→ Tekst do przeczytania:
━━━━━━━━━━━━━━━━━━━━

Podczas ostatniego posiedzenia Komisji Zdrowia pojawiły się wątpliwości co do przystąpienia do programu profilaktyki raka szyjki macicy. Czy miasto dopłaci (lub zakupi) szczepionki dla dziewcząt w wieku 11-13 lat?
Połączone dwie komisje – Komisja Oświaty, Wychowania, Sportu i Turystyki oraz Komisja Rodziny, Zdrowia i Pomocy Społecznej obradowały w ostatnią środę 20 listopada. Podczas posiedzenia poruszony został temat, który pojawił się na posiedzeniu Komisji Zdrowia jeszcze w ubiegłym miesiącu. Wtedy to Izabela Stockdale, przedstawicielka firmy farmaceutycznej MSD Polska zaprezentowała radnym szczepionki przeciwko wirusowi HPV (wirus brodawczaka ludzkiego), który wywołuje m.in. raka szyjki macicy.

━━━━━━━━━━━━━━━━━━━━

→ Fragment danych:
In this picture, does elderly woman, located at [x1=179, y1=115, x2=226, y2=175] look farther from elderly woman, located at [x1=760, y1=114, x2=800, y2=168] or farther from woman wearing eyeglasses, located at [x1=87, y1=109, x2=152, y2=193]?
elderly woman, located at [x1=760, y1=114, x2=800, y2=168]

━━━━━━━━━━━━━━━━━━━━

→ Zadania do wykonania:
1. Streść w dwóch zdaniach tekst o szczepionkach przeciw HPV.
2. Przepisz wiernie z tekstu o szczepionkach przeciw HPV fragment, który zaczyna się od słów „Połączone dwie komisje”, a kończy na „m.in. raka szyjki macicy.”.

→ Odpowiedzi na zadania:
1. Na posiedzeniu Komisji Zdrowia pojawiły się wątpliwości co do przystąpienia do programu profilaktyki raka szyjki macicy, w tym pytanie, czy miasto dopłaci do szczepionek dla dziewcząt w wieku 11-13 lat lub je zakupi. Temat wrócił w środę 20 listopada na połączonym posiedzeniu dwóch komisji, a w ubiegłym miesiącu Izabela Stockdale z firmy MSD Polska przedstawiła radnym szczepionki przeciwko wirusowi HPV, który wywołuje m.in. raka szyjki macicy.

2.
Połączone dwie komisje – Komisja Oświaty, Wychowania, Sportu i Turystyki oraz Komisja Rodziny, Zdrowia i Pomocy Społecznej obradowały w ostatnią środę 20 listopada. Podczas posiedzenia poruszony został temat, który pojawił się na posiedzeniu Komisji Zdrowia jeszcze w ubiegłym miesiącu. Wtedy to Izabela Stockdale, przedstawicielka firmy farmaceutycznej MSD Polska zaprezentowała radnym szczepionki przeciwko wirusowi HPV (wirus brodawczaka ludzkiego), który wywołuje m.in. raka szyjki macicy.